* [Exercise objective]
Within the listing below, tally the lines where the word "burst" appears, and answer with nothing but the tally.

* [Records for the task]
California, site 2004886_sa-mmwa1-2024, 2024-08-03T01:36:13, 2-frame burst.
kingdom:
* * *
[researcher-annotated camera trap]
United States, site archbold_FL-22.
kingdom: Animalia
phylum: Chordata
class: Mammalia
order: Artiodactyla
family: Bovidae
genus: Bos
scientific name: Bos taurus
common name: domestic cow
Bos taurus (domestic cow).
...
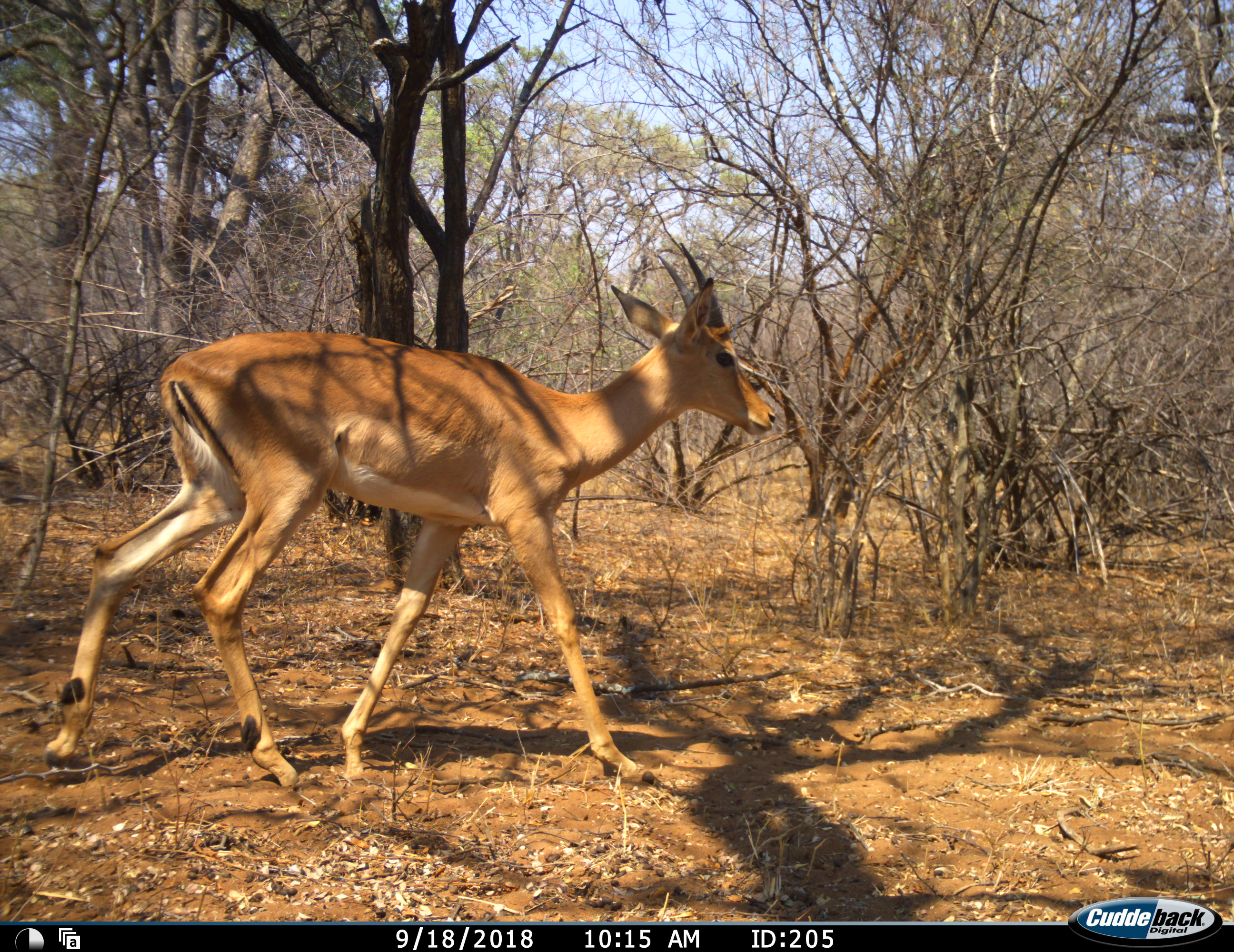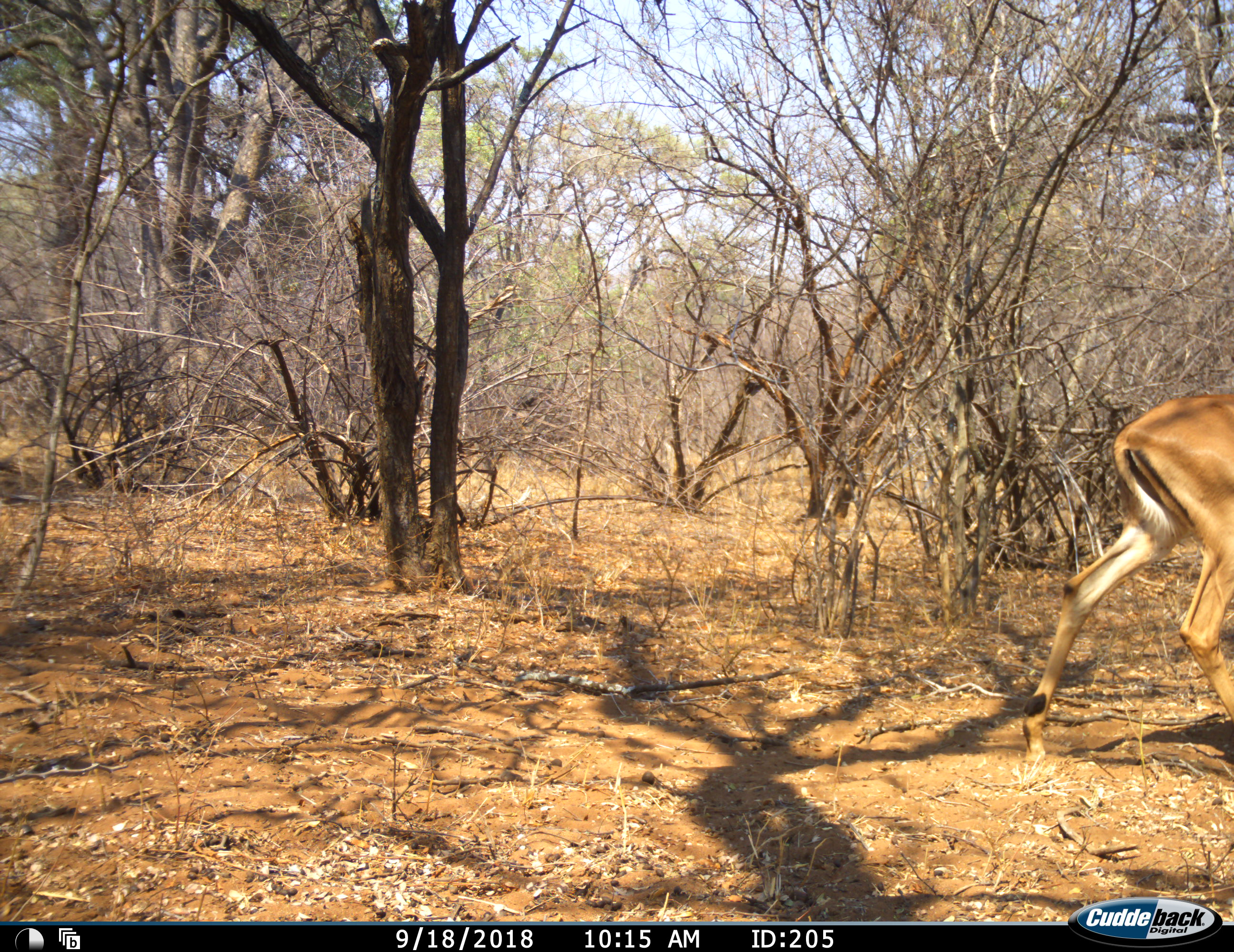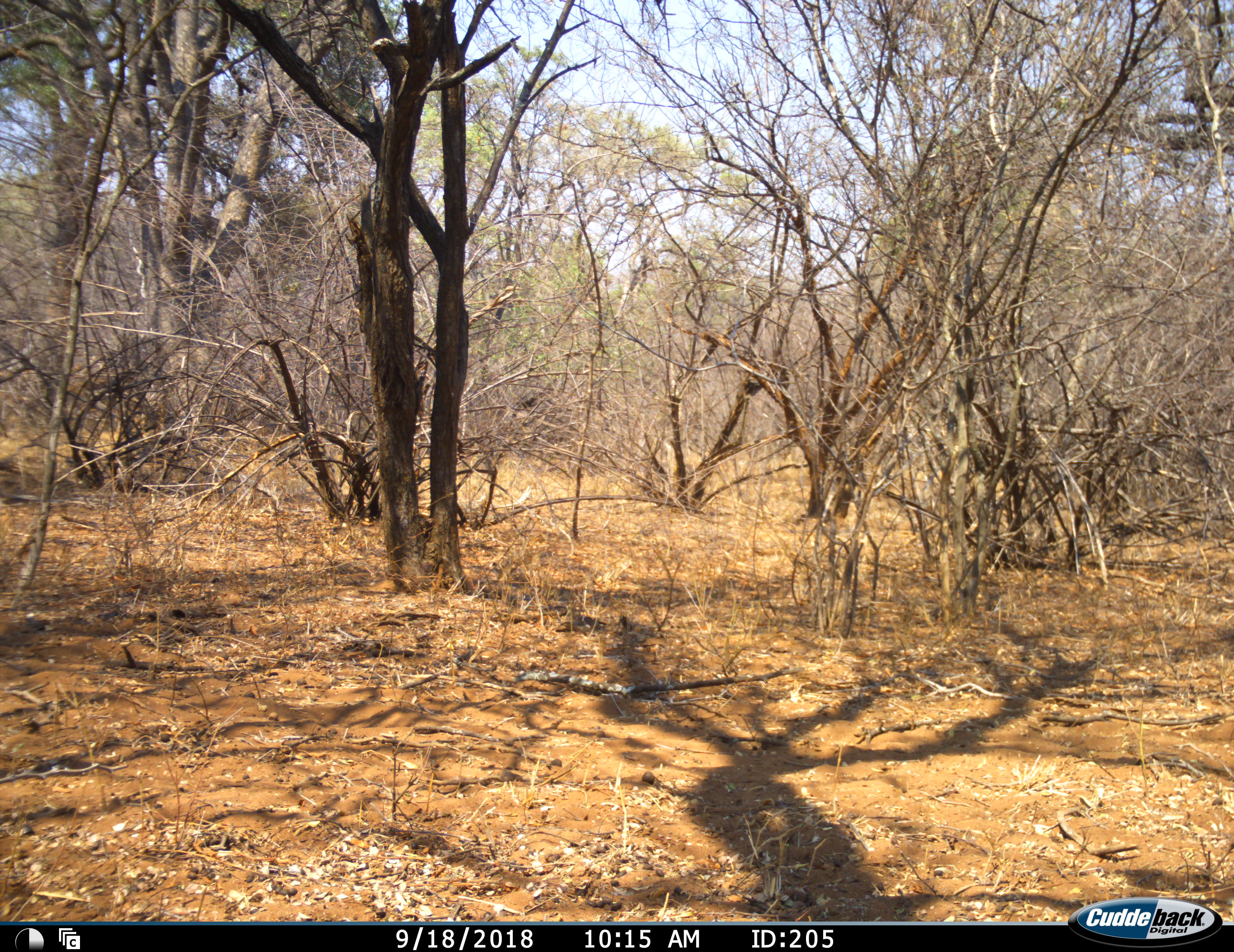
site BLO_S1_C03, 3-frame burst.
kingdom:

* [Result of this task]
2